Copy, word for word, the lines of the listing below from the line with "Flashmob performance at Cardiff Airport" up to and including the line with "Cache moyeu BMW". Drop the pictures.

==================================================

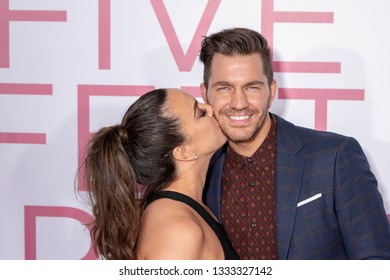 """Aijia Grammer, Andy Grammer attend """"Five Feet Apart"""" Los Angeles Premiere at Fox Bruin Theatre, Westwood, CA on March 7th, 2019"""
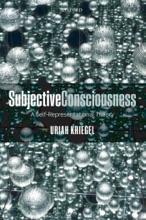Subjective Consciousness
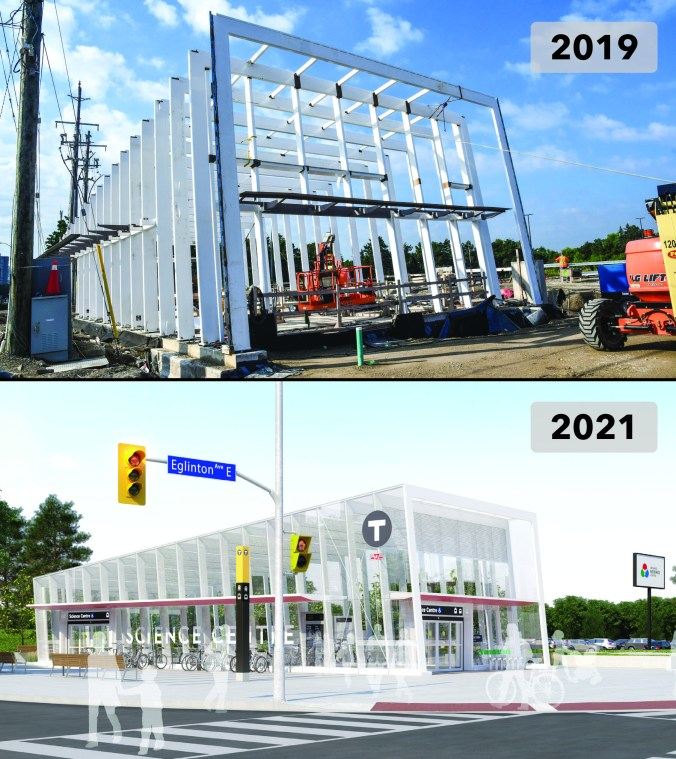 A first image shows white steel framing going up over a concrete bed. The second shows a rendering of the Science Centre Station, where you can see the same white supports in the finished building.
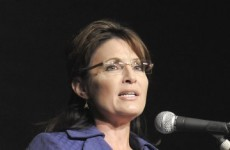 Palin's presidential ambitions damaged by Arizona shooting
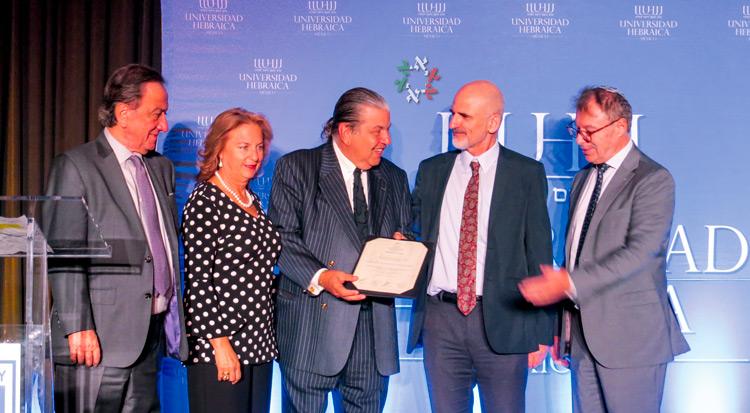 Universidad Hebraica inaugura nueva área de innovación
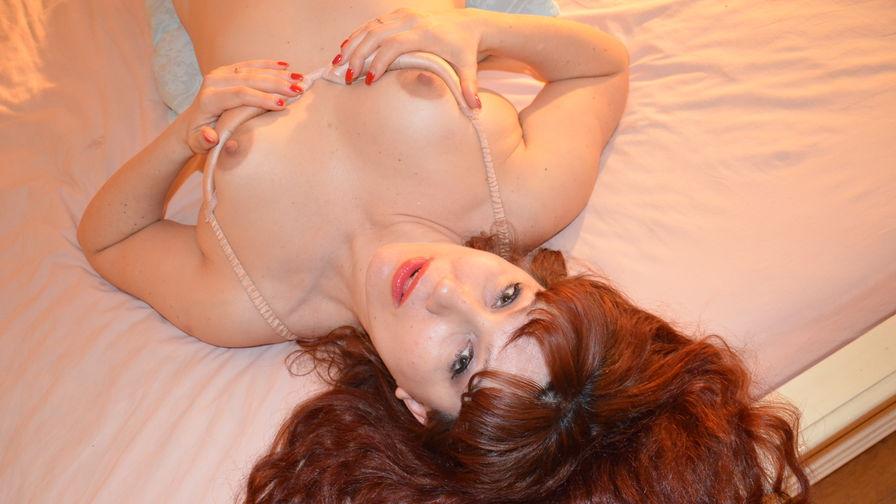 ladyflirt1 | Nudewebcamstars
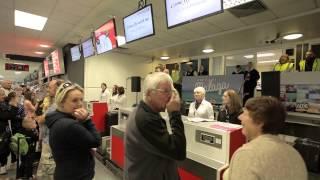 Flashmob performance at Cardiff Airport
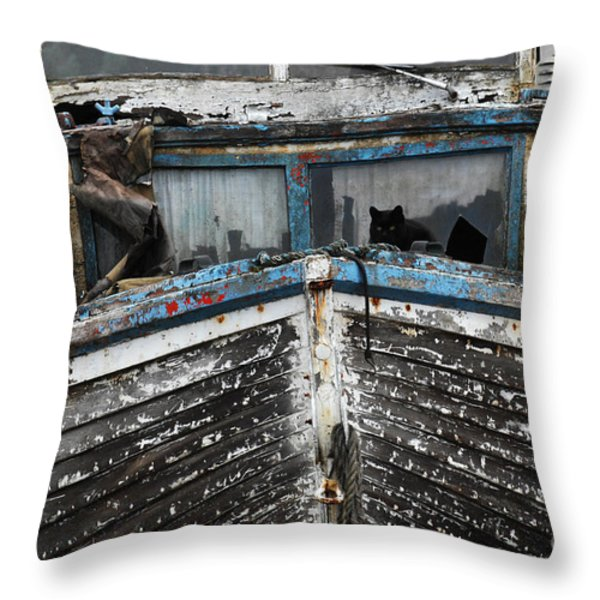 In Need of Work Throw Pillow by Bob Christopher
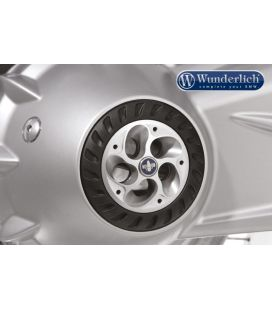 Cache moyeu BMW Nine T - Wunderlich 34120-001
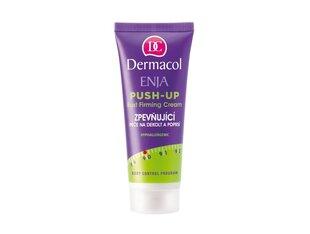 Укрепляющий крем для груди Dermacol Enja Push-Up Bust Firming Cream 75 мл цена и информация | Антицеллюлитные кремы, средства для упругости кожи | kaup24.ee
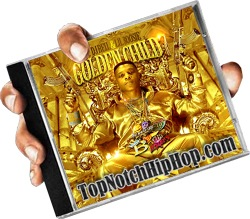 Lil Boosie - Golden Child 7 - 2011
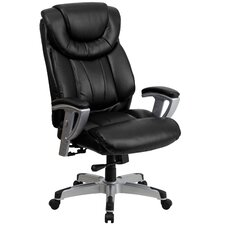 Hercules Series Leather Executive Chair with Arms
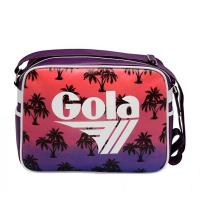 GOLA: GOLA REDFORD PALM MID PURPLE/WHITE CUB368VW0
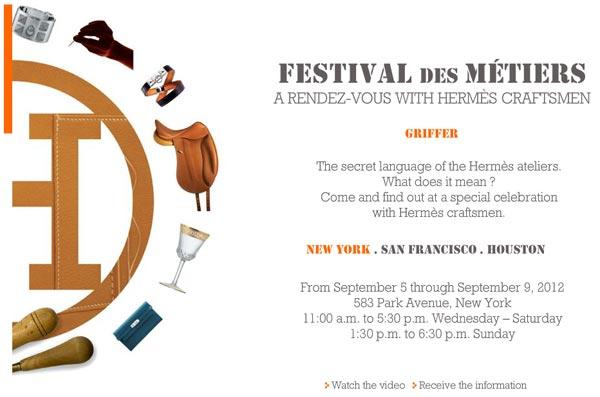 Hermès Festival of Crafts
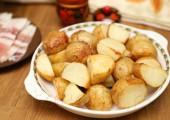 Печеная картошка на утином или гусином жире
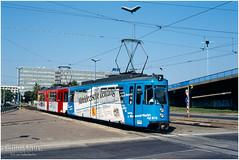 Halle GT4 Tw 870 (stephan1mertens) Tags: deutschland halle gt4 870 sachsenanhalt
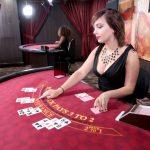 Gamble at Home
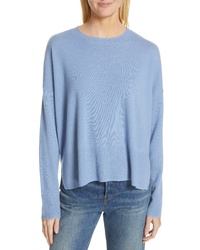 Nordstrom Signature Side Vent Crewneck Sweater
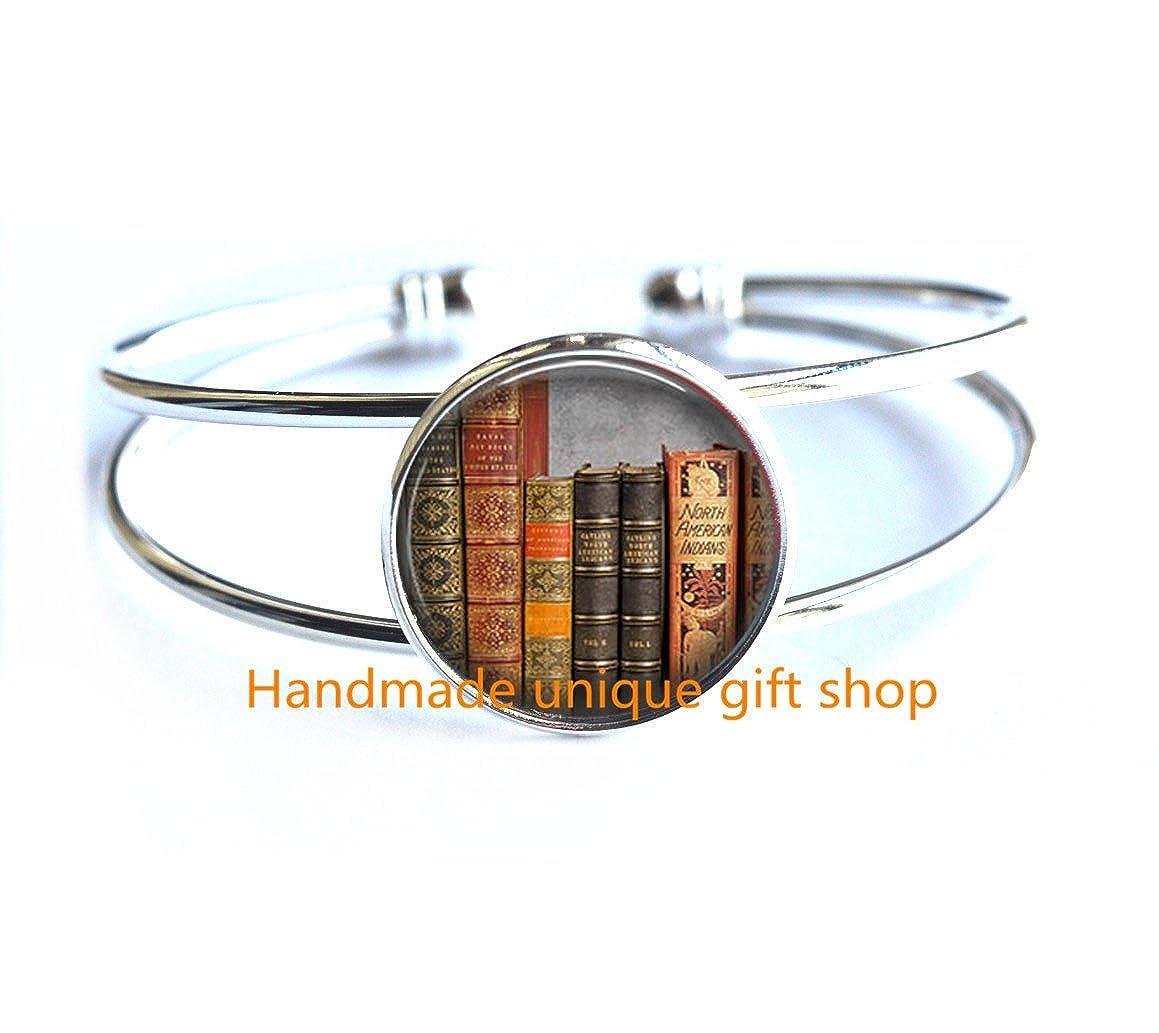 Book Bracelet Book Bracelet Book Lover Gift-RC166 Mini Library Bracelet Fashion Bracelet,Library Bracelet Literary Gift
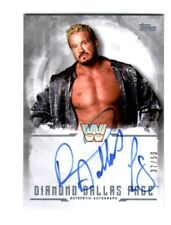 WWE DDP Diamond Dallas Page 2017 Topps Undisputed Silver Autograph Card SN 37/50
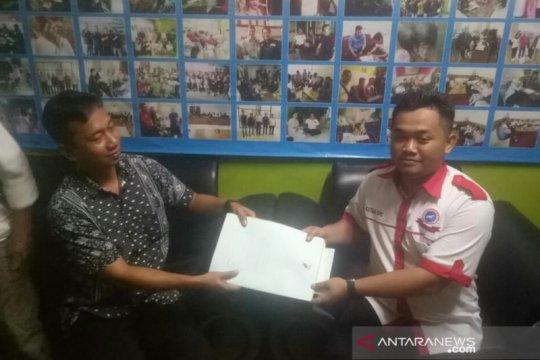 Astakira berupaya pulangkan WNI yang ditahan di Malaysia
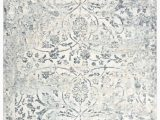 Area Rugs Grey and Cream Rizzy Chelsea Chs109 Cream Gray area Rug In 2020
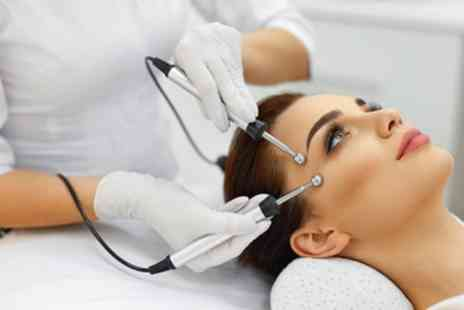 TheraBeauty Clinic - Microdermabrasion with Optional Face Mask and Head Massage - Save 46%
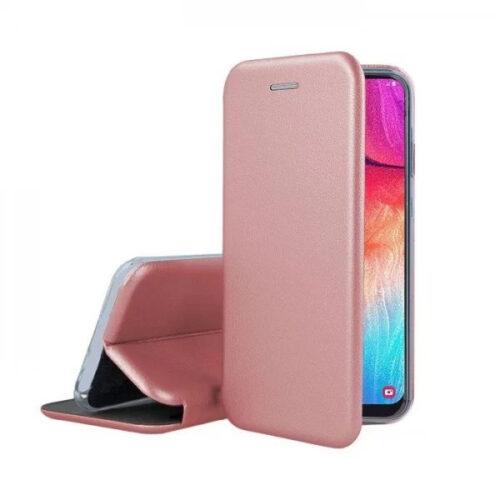 Oem-Θήκη-Βιβλίο-Smart-Magnet-Elegance-Για-Samsung-Galaxy-A52-5G-roz_xriso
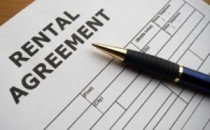 rental-agreement-300x300.jpg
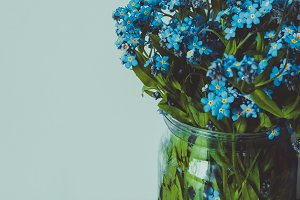 Wild flowers in a glass jar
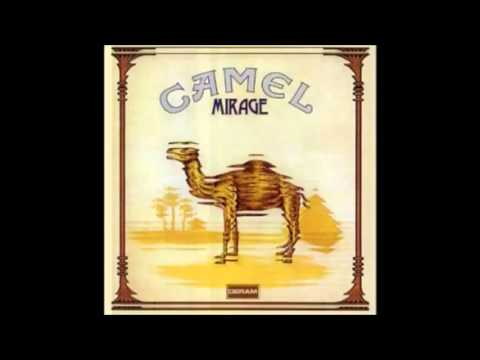 Camel - Nimrodel - The Procession - The White Rider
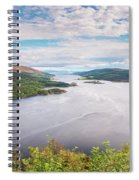 Loch Riddon And Isle Of Bute Spiral Notebook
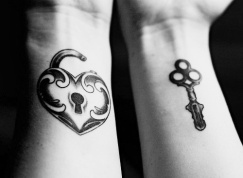 couple-tattoo-Matching-Lock-_-Key-Tattoos_large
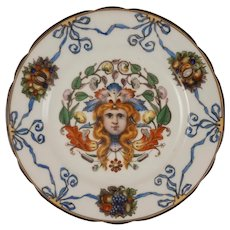 Thallmaier Female Mask Porcelain Plate Blue Ribbons - active 1890 to 1910, München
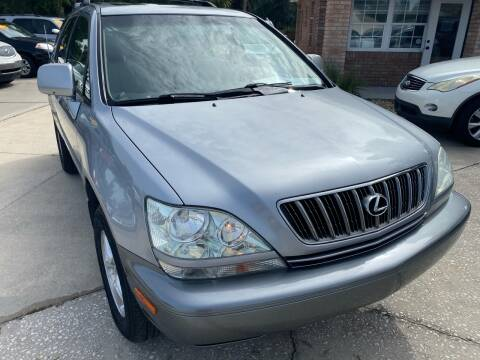 2002 Lexus RX 300 for sale at MITCHELL AUTO ACQUISITION INC. in Edgewater FL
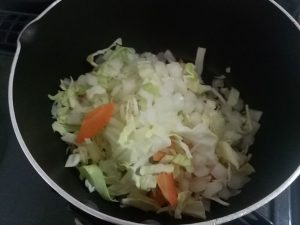 食材宅配コープデリの簡単料理キットで「ほっこり幸せクラムチャウダー」をお試ししてみました!
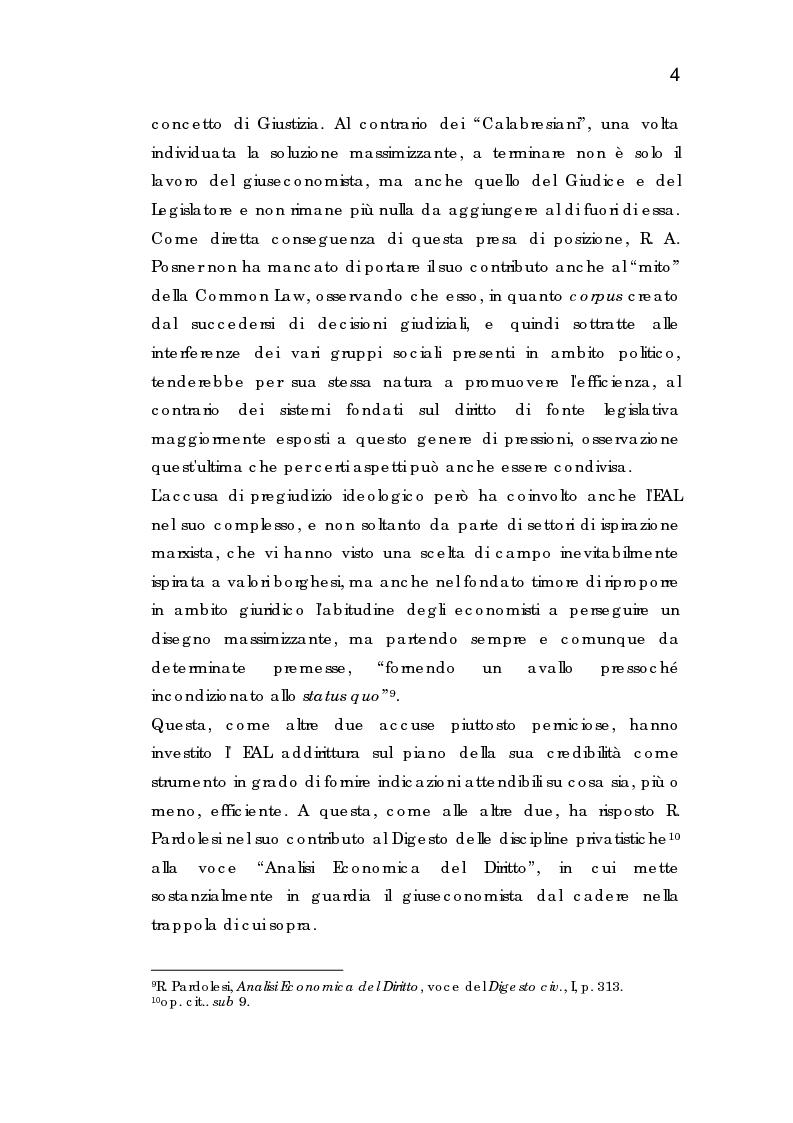 Anteprima della tesi: Analisi economica dell'espropriazione, Pagina 4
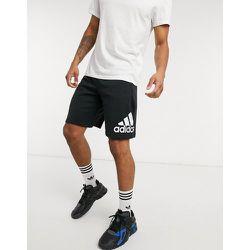 Adidas Training - Short avec grand logo - adidas performance - Modalova
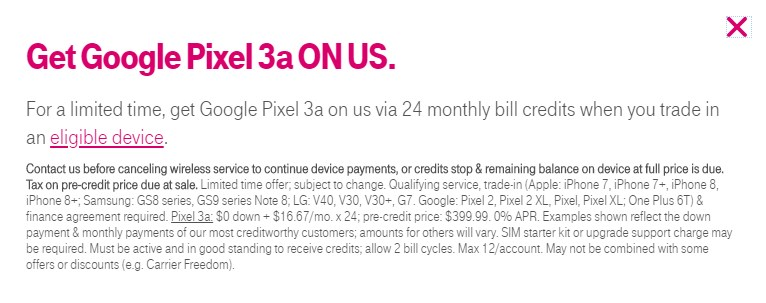 T-Mobile-Pixel-3a-deals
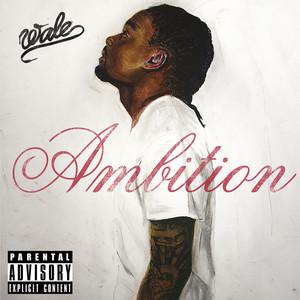 Ambition Albümü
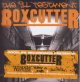 BOXCUTTER - The Ill Testament Limited super jewelcase edition [CD]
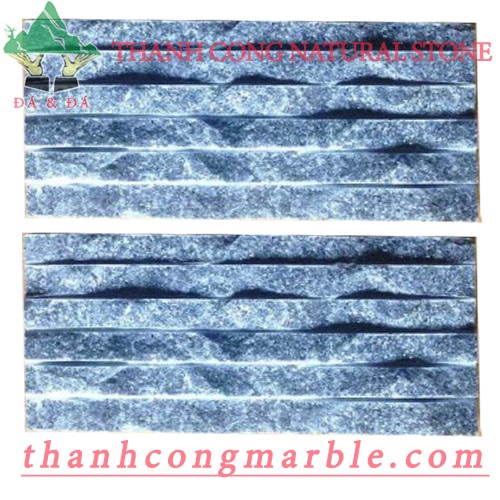 Crystal Black Marble Chiseled Tile 01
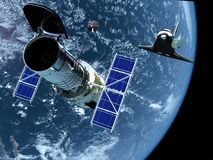 Station spatiale Photo stock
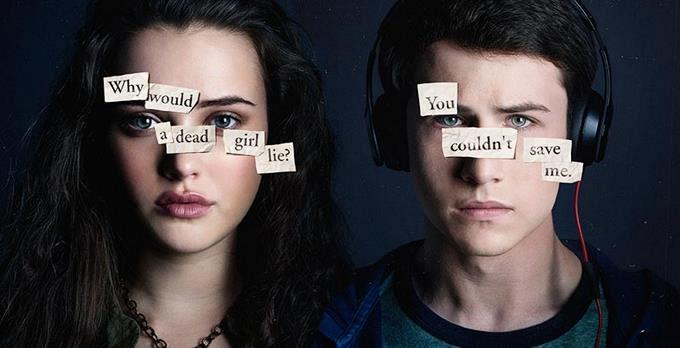 "Critican representación de suicidio en ""13 Reasons Why"""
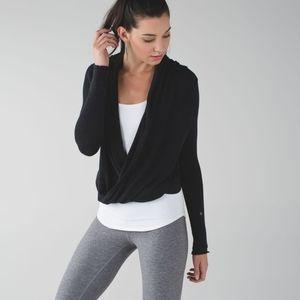 Lululemon Iconic Wrap Sweater top pullover sz2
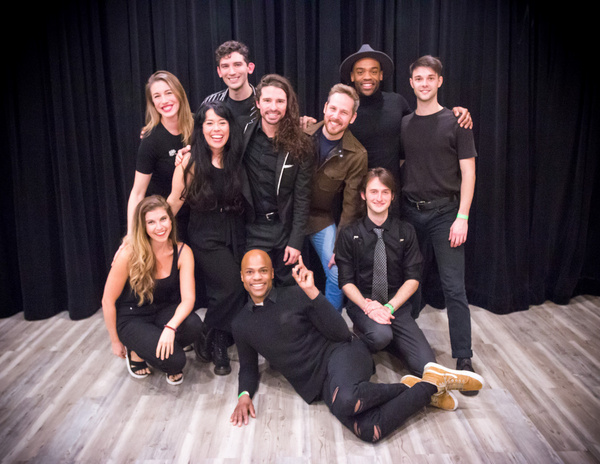 Cassandra Sandberg, Vanessa Pereda-Felix, John Charles McLaughlin, Will Thomason, Alex Beck, Willie Dee, David Ball, Erika Peterson, Darius Anthony Harper, and Nathan Burke.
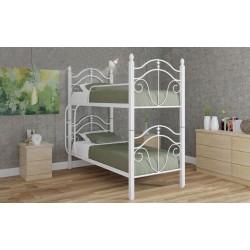 Кровать Диана на деревянных...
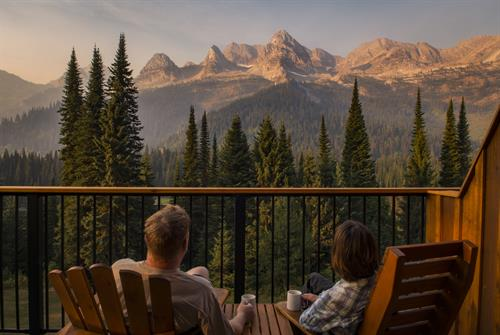 Gallery Image McPhee_Lodge_View_Room_Deck.jpg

==================================================

▶ **SOLUTION FOR THIS TASK**
 Flashmob performance at Cardiff Airport
 In Need of Work Throw Pillow by Bob Christopher
 Cache moyeu BMW Nine T - Wunderlich 34120-001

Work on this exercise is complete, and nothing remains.